TASK BRIEF: Give the listing again exactly, skipping any pictures it holds.

DATA EXTRACTS:
########################################

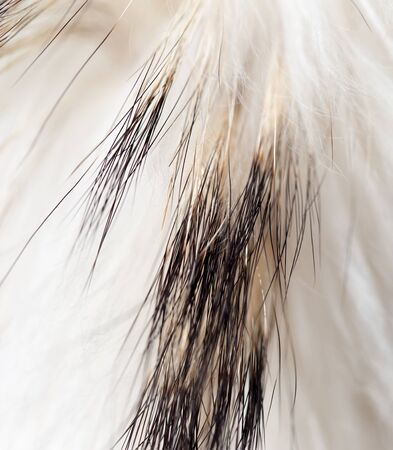 ashy: background made of natural fur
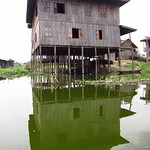 "Stilt House <a style=""margin-left:10px; font-size:0.8em;"" href=""http://www.flickr.com/photos/14315427@N00/6925181042/"" target=""_blank"">@flickr</a>"
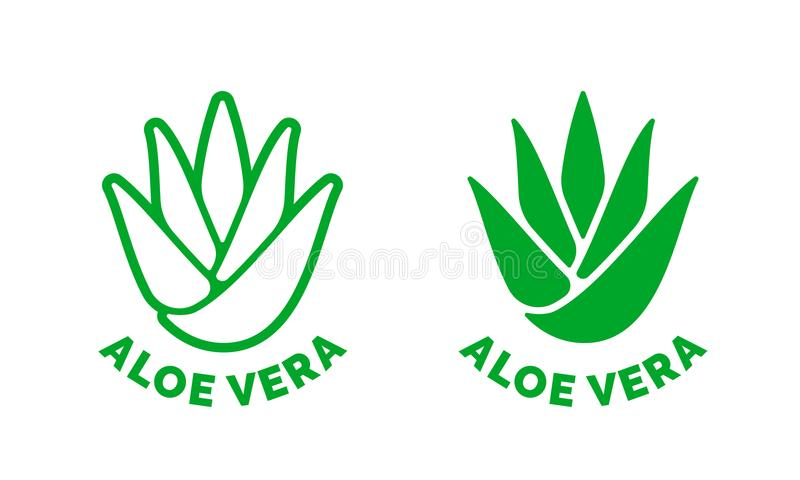 Aloe-Vera-Aufklebergrünblatt-Vektorikone vektor abbildung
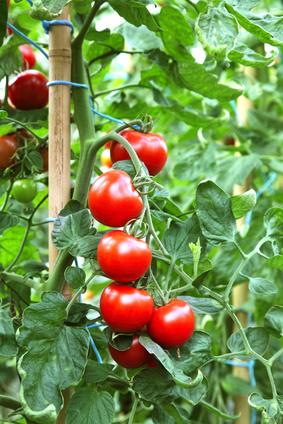 Reife, rote Tomaten
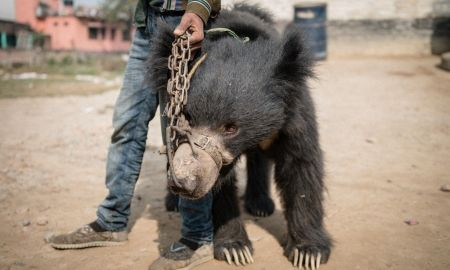 last of nepals dancing bears rescued by animal welfare group - Last of Nepal's dancing bears rescued by animal welfare group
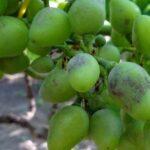 Как лечить болезнь винограда Оидиум?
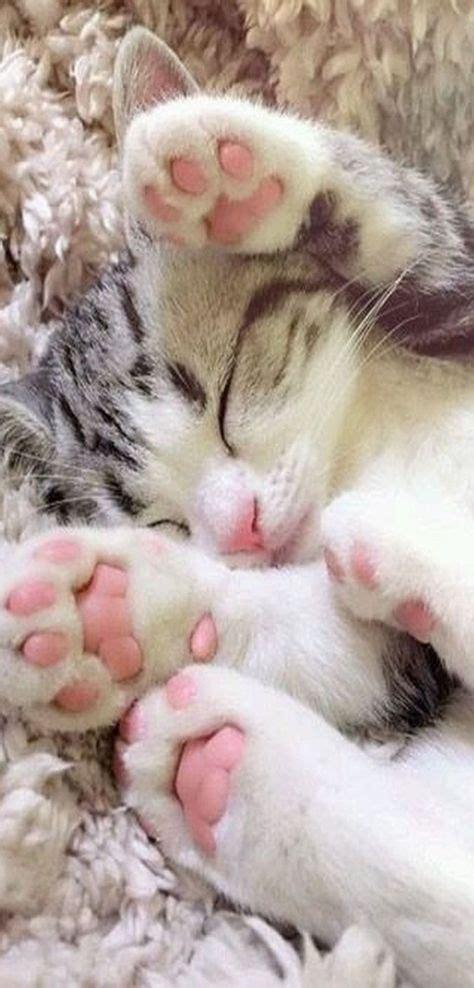 Die Besten 25+ Katzenbabys Ideen Auf Pinterest Niedliche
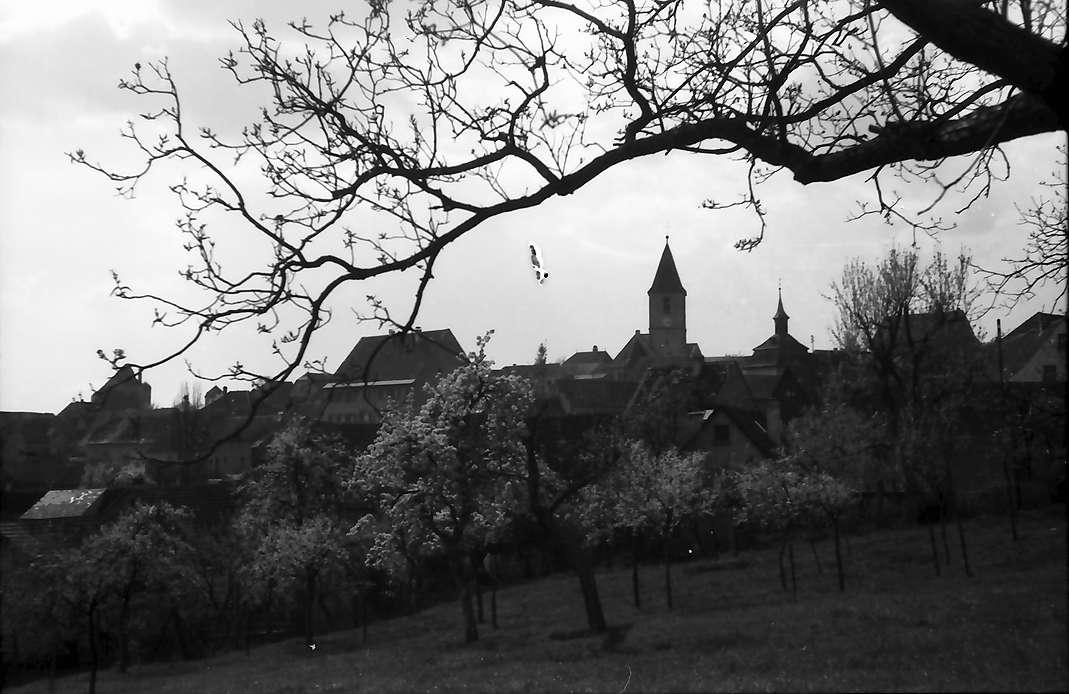 Burkheim: Blick auf Burkheim, Bild 1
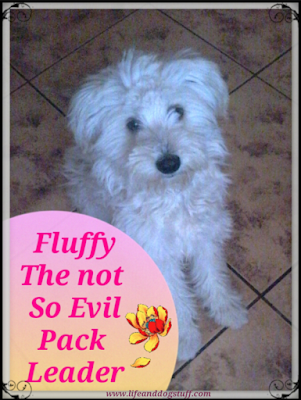 Fluffy the Not So Evil Pack Leader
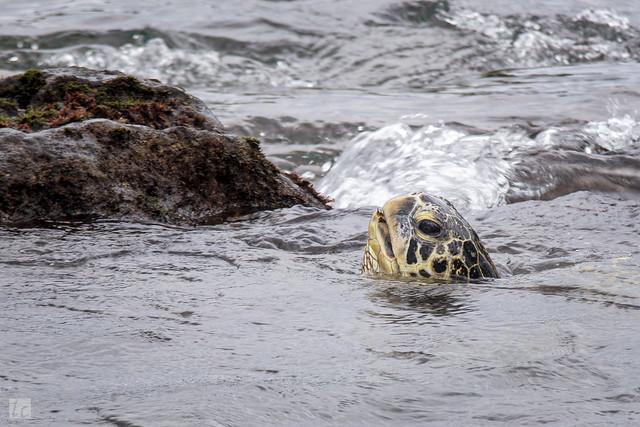 Turtle at Napili Beach, Maui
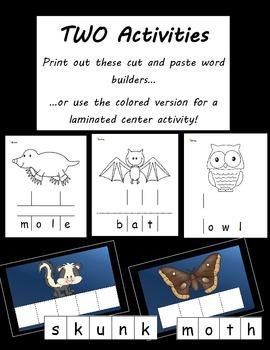 Bats - Nocturnal Animals Vocabulary Activities (2 Activities)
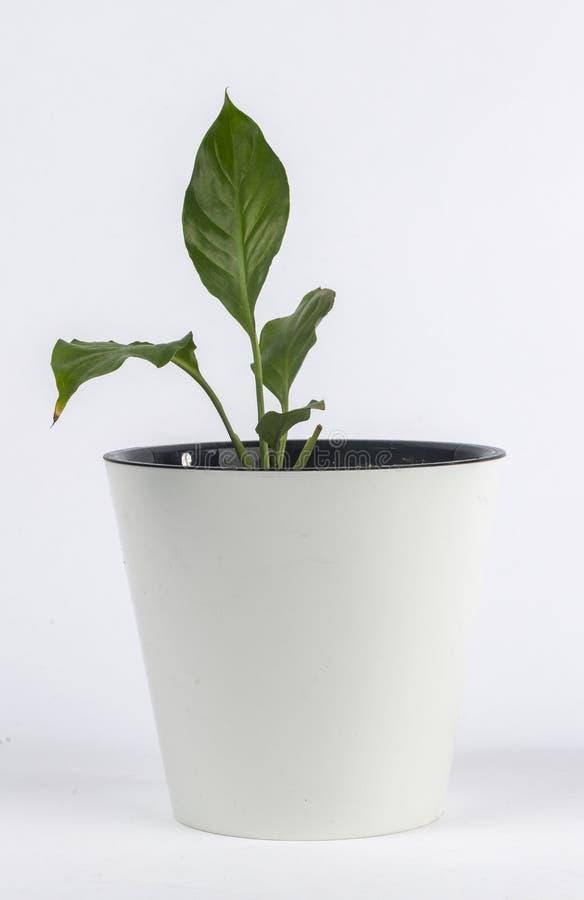 Комнатное растение в белом баке стоковая фотография
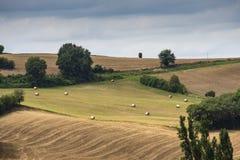 Colina con los campos arados en los Pirineos atlánticos Aquitaine Francia imagen de archivo libre de regalías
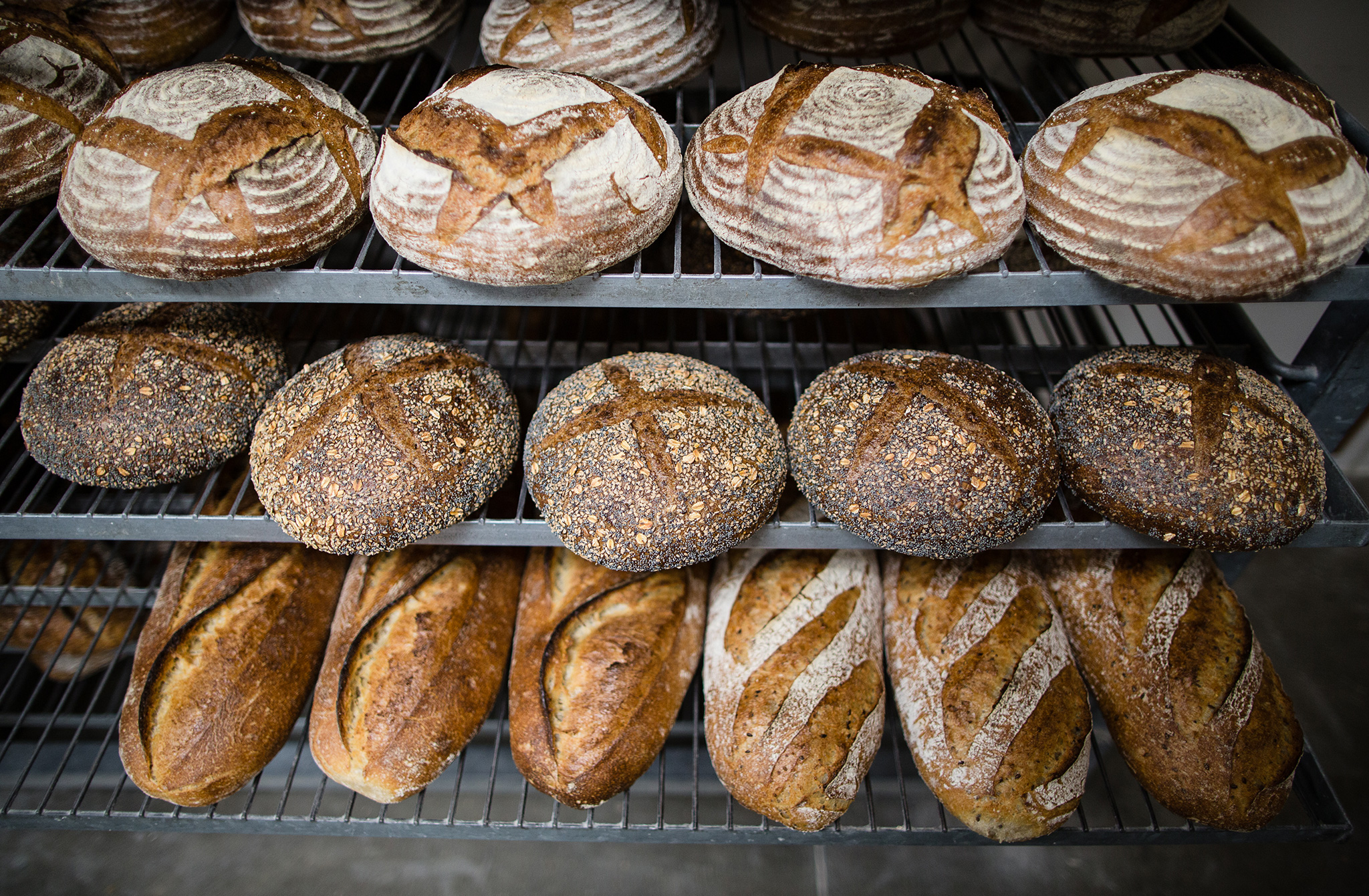 Plant building dietary bread and bakery products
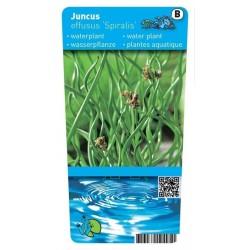 Juncus effusus 'Spiralis' P9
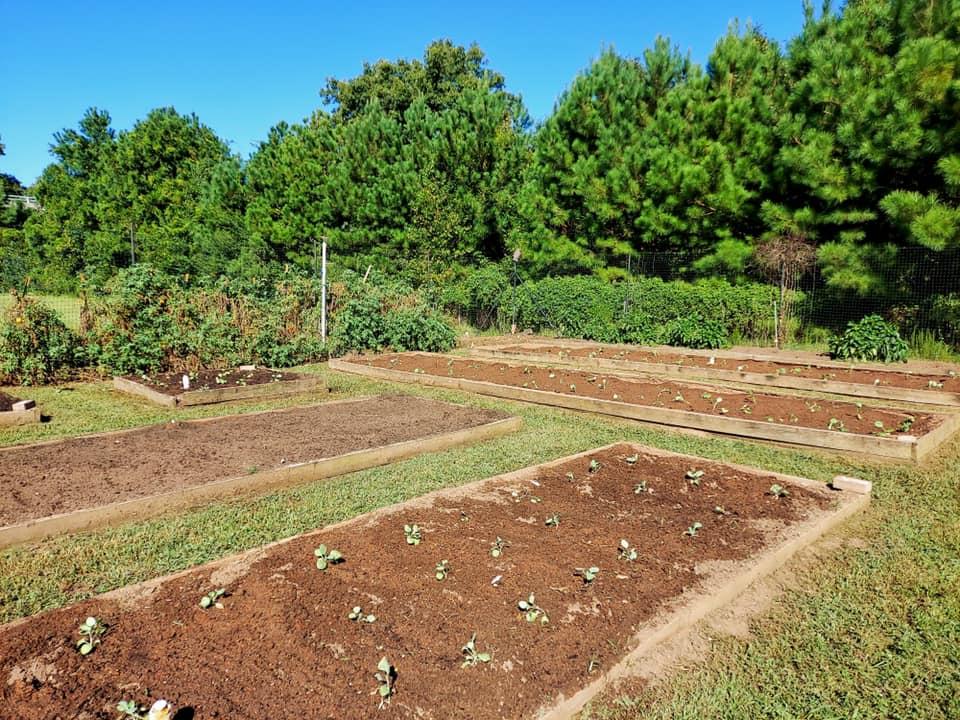 Garden Sept 2021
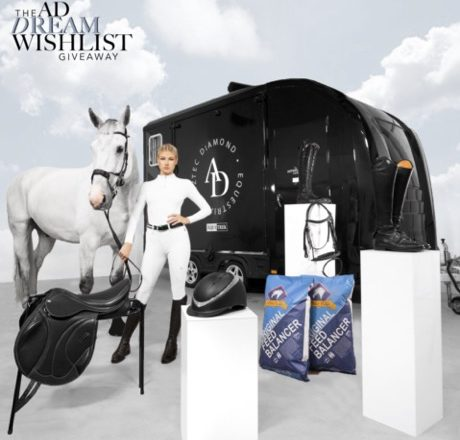 """DW 11 copy 460x440 - Aztec Diamond Equestrian are proud to announce """"The Dream Wishlist Giveaway"""""""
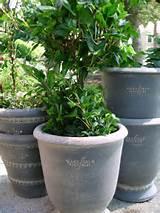Unique Outdoor Garden Décor and Botanical Gifts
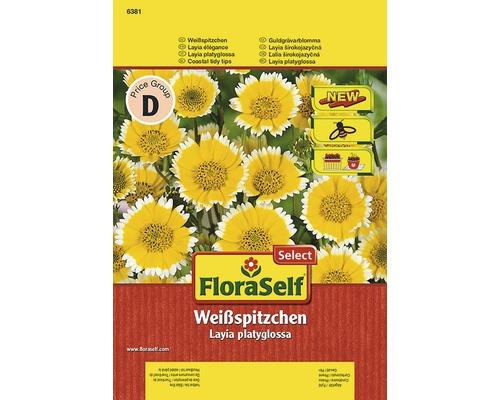 Seminte pentru flori FloraSelfSelect, Layia platyglossa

########################################

THE ANSWER:
 ashy: background made of natural fur
 "Stilt House <a style=""margin-left:10px; font-size:0.8em;"" href=""http://www.flickr.com/photos/14315427@N00/6925181042/"" target=""_blank"">@flickr</a>"
 Aloe-Vera-Aufklebergrünblatt-Vektorikone vektor abbildung
 Reife, rote Tomaten
 last of nepals dancing bears rescued by animal welfare group - Last of Nepal's dancing bears rescued by animal welfare group
 Как лечить болезнь винограда Оидиум?
 Die Besten 25+ Katzenbabys Ideen Auf Pinterest Niedliche
 Burkheim: Blick auf Burkheim, Bild 1
 Fluffy the Not So Evil Pack Leader
 Turtle at Napili Beach, Maui
 Bats - Nocturnal Animals Vocabulary Activities (2 Activities)
 Комнатное растение в белом баке стоковая фотография
 Colina con los campos arados en los Pirineos atlánticos Aquitaine Francia imagen de archivo libre de regalías
 Plant building dietary bread and bakery products
 Juncus effusus 'Spiralis' P9
 Garden Sept 2021
 """DW 11 copy 460x440 - Aztec Diamond Equestrian are proud to announce """"The Dream Wishlist Giveaway"""""""
Unique Outdoor Garden Décor and Botanical Gifts
 Seminte pentru flori FloraSelfSelect, Layia platyglossa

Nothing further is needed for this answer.